I have a file that contains some lines with the following format.

...
...
ABC_DEF( ac, bad, dd, ..)
...
...

I want to grep for the ac and bad from the ABC_DEF and modify the file such that ..

...
...
ac, bad, 
ABC_DEF(dd, ...)
...
...

ac and bad are just examples, it will be alpha numeric characters with some size.

I have the following code in python

import re
for line in fileinput.input(inplace=1):
    line = re.sub(r'ABC_DEF\(\w+,\w+,', r'ABC_DEF(', line.rstrip())
    print(line)

But this does not seem to work. Can someone please help.

Thanks,

I think you need

line = re.sub(r'ABC_DEF\(\s*\w+\s*,\s*\w+\s*,\s*', r'ABC_DEF(', line.rstrip())

because there could be spaces around the words.

(Items)
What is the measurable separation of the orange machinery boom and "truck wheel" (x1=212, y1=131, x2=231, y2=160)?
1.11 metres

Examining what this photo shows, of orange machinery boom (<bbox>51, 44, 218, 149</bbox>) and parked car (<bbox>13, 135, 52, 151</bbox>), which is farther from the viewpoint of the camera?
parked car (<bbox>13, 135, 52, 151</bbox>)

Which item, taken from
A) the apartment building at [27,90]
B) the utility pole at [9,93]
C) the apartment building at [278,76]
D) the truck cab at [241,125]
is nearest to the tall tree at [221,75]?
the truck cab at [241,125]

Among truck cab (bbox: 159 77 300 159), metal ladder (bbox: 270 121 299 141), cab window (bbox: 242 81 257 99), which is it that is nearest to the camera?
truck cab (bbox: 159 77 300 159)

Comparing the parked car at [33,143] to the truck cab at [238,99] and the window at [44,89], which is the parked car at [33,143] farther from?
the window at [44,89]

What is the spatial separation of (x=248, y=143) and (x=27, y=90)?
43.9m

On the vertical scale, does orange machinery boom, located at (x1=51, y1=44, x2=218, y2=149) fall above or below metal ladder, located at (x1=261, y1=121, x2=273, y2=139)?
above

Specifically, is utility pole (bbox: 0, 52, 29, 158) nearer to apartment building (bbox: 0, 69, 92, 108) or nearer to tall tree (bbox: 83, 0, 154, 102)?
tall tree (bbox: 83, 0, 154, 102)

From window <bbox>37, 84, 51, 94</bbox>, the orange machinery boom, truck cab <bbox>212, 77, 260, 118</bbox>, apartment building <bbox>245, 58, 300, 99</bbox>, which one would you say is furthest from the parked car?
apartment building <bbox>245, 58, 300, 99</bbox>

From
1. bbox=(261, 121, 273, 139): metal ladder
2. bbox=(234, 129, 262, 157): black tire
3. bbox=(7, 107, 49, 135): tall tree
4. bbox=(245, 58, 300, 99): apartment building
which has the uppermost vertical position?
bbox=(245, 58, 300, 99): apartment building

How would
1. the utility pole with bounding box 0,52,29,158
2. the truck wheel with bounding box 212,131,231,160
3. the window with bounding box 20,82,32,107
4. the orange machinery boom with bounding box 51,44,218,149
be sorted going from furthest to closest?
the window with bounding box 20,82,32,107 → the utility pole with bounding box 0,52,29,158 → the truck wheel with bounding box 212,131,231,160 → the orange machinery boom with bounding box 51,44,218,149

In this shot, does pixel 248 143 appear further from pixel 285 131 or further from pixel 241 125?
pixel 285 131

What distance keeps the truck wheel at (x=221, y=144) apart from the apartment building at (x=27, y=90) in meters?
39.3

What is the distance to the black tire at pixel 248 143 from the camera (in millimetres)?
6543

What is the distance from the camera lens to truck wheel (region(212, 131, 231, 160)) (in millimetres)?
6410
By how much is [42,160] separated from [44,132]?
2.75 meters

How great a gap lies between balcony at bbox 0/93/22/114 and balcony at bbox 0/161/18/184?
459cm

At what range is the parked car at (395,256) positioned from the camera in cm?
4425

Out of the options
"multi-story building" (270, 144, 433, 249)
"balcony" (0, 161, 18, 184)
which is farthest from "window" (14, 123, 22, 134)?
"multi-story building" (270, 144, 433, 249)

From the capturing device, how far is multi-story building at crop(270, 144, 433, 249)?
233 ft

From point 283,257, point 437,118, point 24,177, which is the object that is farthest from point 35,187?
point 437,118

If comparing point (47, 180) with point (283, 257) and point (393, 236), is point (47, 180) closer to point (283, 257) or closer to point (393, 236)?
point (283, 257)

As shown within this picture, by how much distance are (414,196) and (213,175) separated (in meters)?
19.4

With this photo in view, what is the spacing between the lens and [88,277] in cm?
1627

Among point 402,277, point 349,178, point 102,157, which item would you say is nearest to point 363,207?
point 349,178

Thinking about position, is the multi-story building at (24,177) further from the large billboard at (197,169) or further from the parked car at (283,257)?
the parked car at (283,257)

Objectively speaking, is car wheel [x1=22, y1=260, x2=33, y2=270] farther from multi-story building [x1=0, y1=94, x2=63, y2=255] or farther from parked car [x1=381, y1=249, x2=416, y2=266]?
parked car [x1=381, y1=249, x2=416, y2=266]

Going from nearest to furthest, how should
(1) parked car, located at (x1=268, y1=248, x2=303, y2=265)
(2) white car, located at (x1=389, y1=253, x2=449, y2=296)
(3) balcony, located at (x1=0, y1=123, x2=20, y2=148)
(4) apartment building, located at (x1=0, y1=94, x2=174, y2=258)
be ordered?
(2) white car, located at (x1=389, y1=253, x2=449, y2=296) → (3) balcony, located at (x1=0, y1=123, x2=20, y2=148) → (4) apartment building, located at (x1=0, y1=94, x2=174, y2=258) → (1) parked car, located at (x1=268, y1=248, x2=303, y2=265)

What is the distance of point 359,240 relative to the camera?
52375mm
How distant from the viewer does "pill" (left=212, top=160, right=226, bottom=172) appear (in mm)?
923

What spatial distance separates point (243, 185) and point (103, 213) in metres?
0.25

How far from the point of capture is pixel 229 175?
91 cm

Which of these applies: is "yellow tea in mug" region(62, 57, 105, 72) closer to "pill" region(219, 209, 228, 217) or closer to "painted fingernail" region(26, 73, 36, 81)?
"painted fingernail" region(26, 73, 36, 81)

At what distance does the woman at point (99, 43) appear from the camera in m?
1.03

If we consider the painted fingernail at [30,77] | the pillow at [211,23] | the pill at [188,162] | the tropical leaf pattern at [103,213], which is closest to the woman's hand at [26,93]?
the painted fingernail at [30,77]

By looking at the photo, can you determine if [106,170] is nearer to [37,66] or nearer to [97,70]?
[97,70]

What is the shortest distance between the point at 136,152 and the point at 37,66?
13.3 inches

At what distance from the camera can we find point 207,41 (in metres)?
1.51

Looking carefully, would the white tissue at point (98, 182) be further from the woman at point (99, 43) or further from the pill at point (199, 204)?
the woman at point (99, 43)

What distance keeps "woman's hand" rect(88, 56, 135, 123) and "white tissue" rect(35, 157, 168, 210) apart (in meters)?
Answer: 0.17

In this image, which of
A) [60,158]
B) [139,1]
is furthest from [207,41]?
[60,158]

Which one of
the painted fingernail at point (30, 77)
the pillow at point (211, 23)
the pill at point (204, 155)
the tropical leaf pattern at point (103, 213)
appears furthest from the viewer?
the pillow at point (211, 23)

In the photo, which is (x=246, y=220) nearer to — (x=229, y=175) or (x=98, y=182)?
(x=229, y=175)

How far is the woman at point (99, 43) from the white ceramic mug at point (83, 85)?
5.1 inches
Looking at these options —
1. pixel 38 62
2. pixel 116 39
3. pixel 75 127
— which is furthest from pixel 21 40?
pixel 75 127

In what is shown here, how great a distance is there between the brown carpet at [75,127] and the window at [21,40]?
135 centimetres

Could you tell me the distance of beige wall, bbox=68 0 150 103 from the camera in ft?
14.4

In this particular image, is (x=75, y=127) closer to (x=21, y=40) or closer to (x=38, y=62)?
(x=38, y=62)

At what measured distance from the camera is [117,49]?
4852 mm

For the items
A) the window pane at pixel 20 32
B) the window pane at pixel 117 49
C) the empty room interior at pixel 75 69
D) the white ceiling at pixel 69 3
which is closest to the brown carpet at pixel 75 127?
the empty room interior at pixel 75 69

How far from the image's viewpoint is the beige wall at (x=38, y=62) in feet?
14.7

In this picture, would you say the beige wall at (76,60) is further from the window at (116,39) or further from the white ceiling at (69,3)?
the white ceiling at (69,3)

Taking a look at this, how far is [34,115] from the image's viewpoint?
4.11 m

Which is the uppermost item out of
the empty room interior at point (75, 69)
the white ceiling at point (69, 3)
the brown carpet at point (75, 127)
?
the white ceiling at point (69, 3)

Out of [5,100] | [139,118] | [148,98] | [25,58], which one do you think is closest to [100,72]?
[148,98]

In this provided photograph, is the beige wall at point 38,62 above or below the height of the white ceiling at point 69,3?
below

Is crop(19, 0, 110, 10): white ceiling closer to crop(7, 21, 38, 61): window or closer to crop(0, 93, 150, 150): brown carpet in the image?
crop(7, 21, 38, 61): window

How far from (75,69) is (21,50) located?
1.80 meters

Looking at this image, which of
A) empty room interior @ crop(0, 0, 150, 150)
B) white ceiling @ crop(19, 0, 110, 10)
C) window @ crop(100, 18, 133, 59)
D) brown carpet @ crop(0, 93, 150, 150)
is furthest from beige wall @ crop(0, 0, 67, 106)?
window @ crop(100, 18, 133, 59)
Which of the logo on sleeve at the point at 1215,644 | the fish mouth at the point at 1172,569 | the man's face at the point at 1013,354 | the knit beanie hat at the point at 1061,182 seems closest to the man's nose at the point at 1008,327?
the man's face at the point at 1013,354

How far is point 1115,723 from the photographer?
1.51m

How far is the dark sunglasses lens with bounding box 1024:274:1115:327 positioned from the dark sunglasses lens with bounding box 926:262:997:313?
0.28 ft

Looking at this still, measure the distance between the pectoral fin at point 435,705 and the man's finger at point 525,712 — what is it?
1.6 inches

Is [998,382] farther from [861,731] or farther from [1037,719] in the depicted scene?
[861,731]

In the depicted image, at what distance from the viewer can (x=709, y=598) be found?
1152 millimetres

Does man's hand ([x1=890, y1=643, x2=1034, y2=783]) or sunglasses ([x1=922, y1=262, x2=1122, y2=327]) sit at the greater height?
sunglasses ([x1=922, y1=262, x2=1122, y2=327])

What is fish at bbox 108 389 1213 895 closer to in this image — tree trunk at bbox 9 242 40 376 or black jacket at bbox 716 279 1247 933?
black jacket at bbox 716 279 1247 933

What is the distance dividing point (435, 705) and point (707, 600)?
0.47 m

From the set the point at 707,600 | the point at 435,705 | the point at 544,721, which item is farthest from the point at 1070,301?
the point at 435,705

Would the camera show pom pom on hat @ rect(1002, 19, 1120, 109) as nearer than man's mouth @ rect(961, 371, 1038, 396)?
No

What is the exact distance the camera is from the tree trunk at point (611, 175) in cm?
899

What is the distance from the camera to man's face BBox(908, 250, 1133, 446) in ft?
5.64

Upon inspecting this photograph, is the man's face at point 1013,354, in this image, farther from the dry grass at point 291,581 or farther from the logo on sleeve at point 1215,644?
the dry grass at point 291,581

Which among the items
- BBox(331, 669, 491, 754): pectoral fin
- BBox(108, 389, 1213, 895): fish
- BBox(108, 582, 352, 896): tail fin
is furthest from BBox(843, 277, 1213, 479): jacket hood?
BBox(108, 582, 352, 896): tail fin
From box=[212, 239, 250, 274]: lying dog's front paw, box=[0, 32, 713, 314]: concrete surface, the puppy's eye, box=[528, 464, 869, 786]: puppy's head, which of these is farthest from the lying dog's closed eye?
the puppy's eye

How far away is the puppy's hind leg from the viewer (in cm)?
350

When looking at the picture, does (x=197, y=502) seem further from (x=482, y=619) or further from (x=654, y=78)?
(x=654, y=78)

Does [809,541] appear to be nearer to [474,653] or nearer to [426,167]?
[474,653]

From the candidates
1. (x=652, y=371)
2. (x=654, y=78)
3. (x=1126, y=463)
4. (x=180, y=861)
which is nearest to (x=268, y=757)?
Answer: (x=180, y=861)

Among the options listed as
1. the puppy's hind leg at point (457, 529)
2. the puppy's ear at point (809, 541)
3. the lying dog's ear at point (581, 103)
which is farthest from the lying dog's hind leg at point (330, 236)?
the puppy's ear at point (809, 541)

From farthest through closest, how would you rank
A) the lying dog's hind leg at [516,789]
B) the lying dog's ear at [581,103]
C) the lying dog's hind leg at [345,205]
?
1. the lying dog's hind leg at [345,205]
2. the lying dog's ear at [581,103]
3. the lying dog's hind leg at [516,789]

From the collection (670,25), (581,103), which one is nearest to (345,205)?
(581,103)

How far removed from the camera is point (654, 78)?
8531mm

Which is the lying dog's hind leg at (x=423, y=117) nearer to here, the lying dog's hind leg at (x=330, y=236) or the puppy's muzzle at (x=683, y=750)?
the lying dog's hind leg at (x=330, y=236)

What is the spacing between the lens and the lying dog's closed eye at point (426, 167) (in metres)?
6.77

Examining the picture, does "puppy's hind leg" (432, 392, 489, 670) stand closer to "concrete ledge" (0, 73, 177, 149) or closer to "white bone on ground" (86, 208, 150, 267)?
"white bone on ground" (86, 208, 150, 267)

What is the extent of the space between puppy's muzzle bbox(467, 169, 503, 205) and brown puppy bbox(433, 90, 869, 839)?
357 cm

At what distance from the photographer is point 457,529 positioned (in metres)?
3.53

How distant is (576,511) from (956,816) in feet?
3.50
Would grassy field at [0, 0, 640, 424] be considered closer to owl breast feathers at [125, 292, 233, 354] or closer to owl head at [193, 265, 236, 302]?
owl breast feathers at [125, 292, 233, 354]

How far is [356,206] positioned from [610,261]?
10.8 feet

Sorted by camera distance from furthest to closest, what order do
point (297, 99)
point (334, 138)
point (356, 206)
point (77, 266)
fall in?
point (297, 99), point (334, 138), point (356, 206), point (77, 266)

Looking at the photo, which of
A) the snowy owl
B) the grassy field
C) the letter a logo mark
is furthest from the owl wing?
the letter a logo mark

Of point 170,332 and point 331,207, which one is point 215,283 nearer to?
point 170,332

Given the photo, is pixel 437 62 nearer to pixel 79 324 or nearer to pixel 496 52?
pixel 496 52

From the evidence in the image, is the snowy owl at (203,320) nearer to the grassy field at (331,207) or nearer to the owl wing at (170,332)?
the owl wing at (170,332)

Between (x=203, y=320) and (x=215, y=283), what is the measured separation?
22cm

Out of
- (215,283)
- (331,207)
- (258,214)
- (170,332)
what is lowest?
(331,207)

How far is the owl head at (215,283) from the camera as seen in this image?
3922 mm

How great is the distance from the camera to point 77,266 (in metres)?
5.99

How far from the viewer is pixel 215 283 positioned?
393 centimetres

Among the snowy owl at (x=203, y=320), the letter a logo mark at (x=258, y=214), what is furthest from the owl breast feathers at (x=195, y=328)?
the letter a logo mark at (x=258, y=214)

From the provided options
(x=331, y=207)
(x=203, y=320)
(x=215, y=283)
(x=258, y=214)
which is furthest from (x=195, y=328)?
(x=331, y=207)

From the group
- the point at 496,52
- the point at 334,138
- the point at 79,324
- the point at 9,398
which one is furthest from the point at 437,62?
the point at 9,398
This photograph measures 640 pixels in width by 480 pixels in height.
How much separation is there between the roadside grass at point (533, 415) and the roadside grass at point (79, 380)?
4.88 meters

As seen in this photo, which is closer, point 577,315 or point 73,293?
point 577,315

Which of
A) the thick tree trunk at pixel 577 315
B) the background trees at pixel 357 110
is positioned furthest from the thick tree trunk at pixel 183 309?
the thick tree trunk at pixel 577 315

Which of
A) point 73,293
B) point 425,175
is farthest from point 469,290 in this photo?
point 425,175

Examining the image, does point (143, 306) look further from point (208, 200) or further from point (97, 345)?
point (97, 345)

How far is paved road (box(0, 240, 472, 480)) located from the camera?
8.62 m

(Jobs)
[a] In the regex passage, what does the writer say about ac and bad?
[b] For each statement, say whether it agrees with the regex passage, and quote the words that decide it.
(i) The writer's code is in Python.
(ii) The writer reports that the first version of the code works.
(iii) The reply says there could be spaces around the words.
[c] Pick up the regex passage after its last sentence and continue it for a few sentences.

(Task-by-task outputs)
[a] They are only examples; the actual values will be alphanumeric characters of some size.

[b]
(i) Yes: "I have the following code in python"
(ii) No: "But this does not seem to work."
(iii) Yes: "because there could be spaces around the words."

[c]
>>> line = 'ABC_DEF(  first ,  second   , third, fourth)'
>>> line = re.sub(r'ABC_DEF\(\s*\w+\s*,\s*\w+\s*,\s*', 
r'ABC_DEF(', line.rstrip())
>>> line
'ABC_DEF(third, fourth)'

UPDATE: You asked in the comments that you wanted to know how to capture the values. You do this by putting parens on the parts you want to capture and then call re.match instead. Like this:

>>> line = 'ABC_DEF(  first ,  second   , third, fourth)'
>>> match = re.match(r'ABC_DEF\(\s*(\w+)\s*,\s*(\w+)\s*,\s*', line)
>>> match.group(1)
'first'
>>> match.group(2)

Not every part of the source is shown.